Difícil saber por quais motivos, parecendo mosca que se deixar levar por um fiapo de carne podre em qualquer lugar, a pretendida vagava pelos quatro cantos da cercania. Andava estupidamente para aqui, para lá. Por ignorar e não conhecer o instinto de fêmea achava aquilo muito estranho. Até quando ficaríamos zanzando!...Com isto, a concorrência ia aumentando, a ponto de chegar num número de dez batendo cabeça, brigando e pondo à prova a virilidade selvagem de minha espécie. Nessa levei a pior, porque sendo eu o mais desnutrido da turma, logicamente, não conseguiria medir forças com os demais. Havia cada brutamonte maior que uma montanha. Naquele tempo, a selvageria entre os pretendentes para conseguir uma fêmea era algo insano e quem pudesse mais, que devorasse o outro. Até nisto prevalece os mais fortes e truculentos.

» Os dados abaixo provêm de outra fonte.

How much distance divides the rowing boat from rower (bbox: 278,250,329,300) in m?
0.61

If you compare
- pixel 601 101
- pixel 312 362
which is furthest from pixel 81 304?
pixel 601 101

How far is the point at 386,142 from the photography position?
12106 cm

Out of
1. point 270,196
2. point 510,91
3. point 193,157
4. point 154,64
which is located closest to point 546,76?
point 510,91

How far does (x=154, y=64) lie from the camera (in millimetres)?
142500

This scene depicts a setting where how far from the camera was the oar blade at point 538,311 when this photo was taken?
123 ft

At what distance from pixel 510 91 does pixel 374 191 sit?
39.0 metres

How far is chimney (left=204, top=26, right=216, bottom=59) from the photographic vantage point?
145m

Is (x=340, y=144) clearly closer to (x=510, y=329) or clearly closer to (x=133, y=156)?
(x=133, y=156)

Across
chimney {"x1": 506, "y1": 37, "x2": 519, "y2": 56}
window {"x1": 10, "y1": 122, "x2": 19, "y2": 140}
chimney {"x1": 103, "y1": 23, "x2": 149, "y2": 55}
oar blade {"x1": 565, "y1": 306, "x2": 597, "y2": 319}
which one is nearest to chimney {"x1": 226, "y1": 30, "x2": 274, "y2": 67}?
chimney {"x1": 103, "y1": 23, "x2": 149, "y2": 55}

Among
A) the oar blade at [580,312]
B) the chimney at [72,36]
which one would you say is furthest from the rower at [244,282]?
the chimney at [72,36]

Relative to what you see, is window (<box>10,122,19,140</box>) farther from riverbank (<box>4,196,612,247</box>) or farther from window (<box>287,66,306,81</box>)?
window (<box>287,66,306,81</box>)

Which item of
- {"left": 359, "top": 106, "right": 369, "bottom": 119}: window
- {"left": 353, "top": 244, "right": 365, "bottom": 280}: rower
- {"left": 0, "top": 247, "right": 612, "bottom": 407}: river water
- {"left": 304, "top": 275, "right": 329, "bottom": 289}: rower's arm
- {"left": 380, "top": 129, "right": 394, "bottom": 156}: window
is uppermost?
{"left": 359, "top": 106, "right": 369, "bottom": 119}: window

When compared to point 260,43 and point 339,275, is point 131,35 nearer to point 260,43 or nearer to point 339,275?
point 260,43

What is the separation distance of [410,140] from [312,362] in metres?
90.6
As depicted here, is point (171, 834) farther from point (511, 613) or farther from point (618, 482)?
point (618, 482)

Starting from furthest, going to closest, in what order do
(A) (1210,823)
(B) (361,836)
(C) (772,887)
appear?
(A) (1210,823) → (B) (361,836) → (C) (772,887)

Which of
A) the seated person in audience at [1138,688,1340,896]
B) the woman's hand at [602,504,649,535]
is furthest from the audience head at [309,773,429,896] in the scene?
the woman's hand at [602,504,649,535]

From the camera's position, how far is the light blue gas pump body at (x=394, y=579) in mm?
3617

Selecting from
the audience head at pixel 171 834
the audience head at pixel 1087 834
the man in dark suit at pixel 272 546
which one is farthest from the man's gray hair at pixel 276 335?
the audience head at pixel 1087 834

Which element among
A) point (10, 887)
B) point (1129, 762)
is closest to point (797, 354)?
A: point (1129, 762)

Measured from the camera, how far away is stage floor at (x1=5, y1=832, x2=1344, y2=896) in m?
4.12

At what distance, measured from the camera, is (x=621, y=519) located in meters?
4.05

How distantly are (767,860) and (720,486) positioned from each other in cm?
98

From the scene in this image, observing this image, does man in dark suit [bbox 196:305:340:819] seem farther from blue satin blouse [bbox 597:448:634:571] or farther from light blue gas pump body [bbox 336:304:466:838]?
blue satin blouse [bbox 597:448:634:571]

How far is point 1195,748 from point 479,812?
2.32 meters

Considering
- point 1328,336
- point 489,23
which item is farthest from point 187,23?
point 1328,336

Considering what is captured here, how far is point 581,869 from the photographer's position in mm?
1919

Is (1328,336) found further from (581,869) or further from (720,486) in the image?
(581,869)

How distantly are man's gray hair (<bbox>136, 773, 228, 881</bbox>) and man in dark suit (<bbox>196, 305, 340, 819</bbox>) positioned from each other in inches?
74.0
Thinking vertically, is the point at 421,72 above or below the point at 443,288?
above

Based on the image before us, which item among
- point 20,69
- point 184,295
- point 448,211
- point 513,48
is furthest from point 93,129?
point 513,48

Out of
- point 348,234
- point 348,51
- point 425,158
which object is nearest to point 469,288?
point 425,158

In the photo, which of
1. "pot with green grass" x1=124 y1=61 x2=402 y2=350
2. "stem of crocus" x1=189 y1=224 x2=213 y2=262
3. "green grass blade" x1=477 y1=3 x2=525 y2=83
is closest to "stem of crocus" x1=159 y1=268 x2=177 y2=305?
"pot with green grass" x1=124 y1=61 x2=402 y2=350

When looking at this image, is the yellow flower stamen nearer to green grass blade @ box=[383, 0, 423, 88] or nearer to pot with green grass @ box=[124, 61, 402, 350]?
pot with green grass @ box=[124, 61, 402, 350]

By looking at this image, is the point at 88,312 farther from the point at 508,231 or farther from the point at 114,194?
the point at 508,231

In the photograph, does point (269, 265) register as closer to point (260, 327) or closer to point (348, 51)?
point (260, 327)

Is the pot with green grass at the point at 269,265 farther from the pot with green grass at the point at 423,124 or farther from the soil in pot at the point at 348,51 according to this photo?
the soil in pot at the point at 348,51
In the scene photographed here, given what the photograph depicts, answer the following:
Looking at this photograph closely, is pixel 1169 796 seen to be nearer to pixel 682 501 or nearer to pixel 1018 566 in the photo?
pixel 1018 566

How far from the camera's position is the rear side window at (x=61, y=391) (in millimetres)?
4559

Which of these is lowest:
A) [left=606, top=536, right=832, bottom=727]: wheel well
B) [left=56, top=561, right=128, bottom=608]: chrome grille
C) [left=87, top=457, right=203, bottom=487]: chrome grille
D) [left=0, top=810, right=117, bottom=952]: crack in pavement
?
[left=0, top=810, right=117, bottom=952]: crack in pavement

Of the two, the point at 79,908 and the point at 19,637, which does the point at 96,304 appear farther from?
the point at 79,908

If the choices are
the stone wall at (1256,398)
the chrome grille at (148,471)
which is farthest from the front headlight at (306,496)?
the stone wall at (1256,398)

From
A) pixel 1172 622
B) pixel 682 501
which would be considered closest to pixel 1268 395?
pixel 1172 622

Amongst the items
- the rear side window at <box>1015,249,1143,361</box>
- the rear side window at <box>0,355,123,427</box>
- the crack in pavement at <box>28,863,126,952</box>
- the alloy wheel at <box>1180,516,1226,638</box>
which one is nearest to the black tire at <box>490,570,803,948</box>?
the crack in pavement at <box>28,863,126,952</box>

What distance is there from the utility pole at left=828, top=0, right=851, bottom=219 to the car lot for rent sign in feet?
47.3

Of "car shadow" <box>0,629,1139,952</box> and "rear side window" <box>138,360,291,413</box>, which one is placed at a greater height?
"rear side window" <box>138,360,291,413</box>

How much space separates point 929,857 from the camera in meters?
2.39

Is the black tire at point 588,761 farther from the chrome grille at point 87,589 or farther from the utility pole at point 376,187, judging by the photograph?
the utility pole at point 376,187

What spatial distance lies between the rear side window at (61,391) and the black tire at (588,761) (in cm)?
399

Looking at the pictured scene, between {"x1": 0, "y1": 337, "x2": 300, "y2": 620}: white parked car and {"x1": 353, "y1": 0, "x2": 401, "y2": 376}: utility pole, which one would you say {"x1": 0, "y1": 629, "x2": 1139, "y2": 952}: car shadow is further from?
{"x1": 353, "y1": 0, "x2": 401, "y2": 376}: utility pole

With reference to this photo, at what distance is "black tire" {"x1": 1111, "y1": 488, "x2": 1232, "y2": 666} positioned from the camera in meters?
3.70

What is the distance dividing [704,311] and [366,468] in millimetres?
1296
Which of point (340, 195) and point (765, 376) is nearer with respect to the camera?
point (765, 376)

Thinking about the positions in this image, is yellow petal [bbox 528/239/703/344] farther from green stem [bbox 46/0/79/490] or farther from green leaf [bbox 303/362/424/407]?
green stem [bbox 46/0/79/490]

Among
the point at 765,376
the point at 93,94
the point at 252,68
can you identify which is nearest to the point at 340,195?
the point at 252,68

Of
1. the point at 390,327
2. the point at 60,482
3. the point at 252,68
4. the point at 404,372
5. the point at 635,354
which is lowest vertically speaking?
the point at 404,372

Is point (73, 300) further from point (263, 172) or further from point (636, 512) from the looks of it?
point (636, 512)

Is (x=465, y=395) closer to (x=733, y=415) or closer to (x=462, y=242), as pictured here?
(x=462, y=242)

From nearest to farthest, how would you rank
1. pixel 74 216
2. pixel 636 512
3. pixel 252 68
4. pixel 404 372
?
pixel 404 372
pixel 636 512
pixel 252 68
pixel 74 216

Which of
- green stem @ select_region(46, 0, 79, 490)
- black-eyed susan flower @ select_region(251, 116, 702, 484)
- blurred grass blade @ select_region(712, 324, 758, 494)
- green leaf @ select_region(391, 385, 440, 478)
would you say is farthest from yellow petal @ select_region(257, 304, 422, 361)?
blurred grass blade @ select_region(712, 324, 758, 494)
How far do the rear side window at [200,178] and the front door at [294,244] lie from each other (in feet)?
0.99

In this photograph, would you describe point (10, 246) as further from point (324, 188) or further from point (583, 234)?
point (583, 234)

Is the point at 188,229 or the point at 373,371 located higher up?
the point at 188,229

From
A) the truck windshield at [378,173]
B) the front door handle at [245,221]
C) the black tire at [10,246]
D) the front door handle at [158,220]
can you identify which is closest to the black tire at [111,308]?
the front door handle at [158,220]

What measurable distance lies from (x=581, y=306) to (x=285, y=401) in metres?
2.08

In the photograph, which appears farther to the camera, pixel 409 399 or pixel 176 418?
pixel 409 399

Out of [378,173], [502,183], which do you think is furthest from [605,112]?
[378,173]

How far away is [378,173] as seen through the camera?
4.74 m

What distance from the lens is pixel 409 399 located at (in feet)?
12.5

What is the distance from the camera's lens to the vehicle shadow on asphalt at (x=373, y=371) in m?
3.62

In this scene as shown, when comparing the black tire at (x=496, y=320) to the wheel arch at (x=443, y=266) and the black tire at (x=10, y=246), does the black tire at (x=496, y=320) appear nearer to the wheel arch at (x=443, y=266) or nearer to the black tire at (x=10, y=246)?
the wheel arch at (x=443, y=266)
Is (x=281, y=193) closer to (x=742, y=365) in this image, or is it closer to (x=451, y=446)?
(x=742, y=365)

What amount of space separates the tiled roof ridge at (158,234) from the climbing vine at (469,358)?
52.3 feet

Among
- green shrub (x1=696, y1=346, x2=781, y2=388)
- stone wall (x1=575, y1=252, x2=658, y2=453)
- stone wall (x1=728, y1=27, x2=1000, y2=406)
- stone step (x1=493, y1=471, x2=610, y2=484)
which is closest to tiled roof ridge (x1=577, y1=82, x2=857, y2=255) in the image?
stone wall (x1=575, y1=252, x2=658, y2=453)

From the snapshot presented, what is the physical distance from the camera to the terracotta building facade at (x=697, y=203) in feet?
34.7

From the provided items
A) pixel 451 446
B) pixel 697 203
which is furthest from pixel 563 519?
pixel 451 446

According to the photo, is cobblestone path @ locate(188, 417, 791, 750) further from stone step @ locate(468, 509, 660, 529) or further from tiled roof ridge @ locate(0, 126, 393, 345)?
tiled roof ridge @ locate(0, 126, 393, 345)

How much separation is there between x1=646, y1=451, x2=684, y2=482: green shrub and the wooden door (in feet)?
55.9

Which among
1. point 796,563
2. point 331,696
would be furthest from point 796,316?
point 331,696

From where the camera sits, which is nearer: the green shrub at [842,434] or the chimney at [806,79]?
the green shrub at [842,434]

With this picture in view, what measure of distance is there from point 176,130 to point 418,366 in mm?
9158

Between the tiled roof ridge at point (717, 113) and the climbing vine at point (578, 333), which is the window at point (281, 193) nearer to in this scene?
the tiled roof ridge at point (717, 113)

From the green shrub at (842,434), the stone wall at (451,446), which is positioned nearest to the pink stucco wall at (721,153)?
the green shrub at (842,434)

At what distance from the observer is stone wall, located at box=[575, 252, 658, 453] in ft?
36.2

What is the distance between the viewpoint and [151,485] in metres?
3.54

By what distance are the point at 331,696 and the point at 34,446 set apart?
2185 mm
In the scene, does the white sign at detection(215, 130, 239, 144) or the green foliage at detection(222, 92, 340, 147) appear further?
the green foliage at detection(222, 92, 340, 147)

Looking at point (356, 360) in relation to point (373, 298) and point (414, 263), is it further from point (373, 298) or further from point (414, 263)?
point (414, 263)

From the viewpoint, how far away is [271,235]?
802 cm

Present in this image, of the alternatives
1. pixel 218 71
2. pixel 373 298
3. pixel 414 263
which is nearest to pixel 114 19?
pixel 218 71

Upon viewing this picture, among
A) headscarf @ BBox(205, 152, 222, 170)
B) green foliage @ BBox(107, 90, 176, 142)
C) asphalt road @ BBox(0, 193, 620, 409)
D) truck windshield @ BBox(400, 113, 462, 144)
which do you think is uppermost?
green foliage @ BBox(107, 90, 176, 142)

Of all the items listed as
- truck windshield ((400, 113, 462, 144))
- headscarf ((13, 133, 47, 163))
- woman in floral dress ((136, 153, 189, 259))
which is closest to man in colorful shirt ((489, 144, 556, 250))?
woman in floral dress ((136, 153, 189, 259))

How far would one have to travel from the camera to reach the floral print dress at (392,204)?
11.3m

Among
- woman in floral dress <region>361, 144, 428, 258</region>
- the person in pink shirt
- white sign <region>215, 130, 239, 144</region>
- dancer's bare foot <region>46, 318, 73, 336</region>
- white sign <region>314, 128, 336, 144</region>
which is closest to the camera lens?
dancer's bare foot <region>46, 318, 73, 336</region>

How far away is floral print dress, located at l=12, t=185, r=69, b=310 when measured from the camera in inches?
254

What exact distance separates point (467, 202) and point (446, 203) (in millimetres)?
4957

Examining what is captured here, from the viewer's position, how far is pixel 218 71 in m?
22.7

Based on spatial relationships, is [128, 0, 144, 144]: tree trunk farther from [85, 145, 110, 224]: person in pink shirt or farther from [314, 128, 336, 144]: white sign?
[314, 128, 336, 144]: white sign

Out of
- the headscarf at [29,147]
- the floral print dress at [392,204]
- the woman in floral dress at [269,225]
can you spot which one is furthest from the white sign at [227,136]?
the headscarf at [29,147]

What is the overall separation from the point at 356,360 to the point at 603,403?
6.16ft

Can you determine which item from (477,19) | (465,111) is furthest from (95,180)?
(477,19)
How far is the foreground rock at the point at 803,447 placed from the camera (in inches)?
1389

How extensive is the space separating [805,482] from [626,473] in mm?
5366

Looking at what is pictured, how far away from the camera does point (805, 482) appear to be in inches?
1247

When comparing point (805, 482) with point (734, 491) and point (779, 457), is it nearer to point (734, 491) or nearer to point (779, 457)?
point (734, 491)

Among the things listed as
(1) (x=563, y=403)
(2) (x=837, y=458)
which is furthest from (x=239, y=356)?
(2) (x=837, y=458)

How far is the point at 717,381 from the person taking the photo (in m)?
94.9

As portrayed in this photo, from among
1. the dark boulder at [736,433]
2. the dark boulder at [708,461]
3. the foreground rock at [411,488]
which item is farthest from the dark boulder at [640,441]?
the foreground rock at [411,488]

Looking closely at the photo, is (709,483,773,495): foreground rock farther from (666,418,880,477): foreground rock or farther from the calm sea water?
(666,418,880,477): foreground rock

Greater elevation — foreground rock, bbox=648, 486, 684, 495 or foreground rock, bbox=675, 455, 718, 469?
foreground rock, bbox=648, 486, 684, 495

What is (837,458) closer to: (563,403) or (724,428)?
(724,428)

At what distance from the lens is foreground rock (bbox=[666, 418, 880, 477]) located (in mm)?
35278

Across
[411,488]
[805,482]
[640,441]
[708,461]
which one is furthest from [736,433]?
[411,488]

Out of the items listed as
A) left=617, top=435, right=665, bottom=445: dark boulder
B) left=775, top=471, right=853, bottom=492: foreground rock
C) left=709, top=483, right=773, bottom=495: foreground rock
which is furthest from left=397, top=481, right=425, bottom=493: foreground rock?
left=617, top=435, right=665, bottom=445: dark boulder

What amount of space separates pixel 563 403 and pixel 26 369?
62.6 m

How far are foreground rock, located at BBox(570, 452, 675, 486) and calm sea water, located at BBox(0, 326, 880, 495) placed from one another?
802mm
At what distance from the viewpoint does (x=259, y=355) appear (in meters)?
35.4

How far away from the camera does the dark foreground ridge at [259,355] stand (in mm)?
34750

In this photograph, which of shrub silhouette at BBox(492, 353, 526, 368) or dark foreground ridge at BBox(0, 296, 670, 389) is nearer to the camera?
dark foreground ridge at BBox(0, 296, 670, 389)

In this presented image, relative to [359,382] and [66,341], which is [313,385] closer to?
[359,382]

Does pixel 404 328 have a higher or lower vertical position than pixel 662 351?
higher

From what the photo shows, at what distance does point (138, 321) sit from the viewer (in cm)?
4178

Para safar-se da avidez e brutalidade dos desejosos, ela deitava no solo e ali ficava fazendo hora. Quando a massa de seguidores dispersava, ela direcionava para aquele que mais a convencia e se engraçava. Tudo levava a crer que ela manteria a palavra e aventura não seria perdida. Para tanto, mantinha-me longe da aglomeração. No vacilo geral veio como foguete e precipitou para cima de mim, esperando como fiz, o mesmo. Às vezes um segundinho pode representar a perda definitiva do trem da conquista. Pulei para cima, agarrei-lhe pela cintura e a puxei para trás, como locomotiva que puxa um comboio de vagões. Força de gigante. Por vezes, quem espera que ocorra o melhor da realização do ato, termina caindo no abismo do absurdo, quando não, da desgraça; e foi o que aconteceu.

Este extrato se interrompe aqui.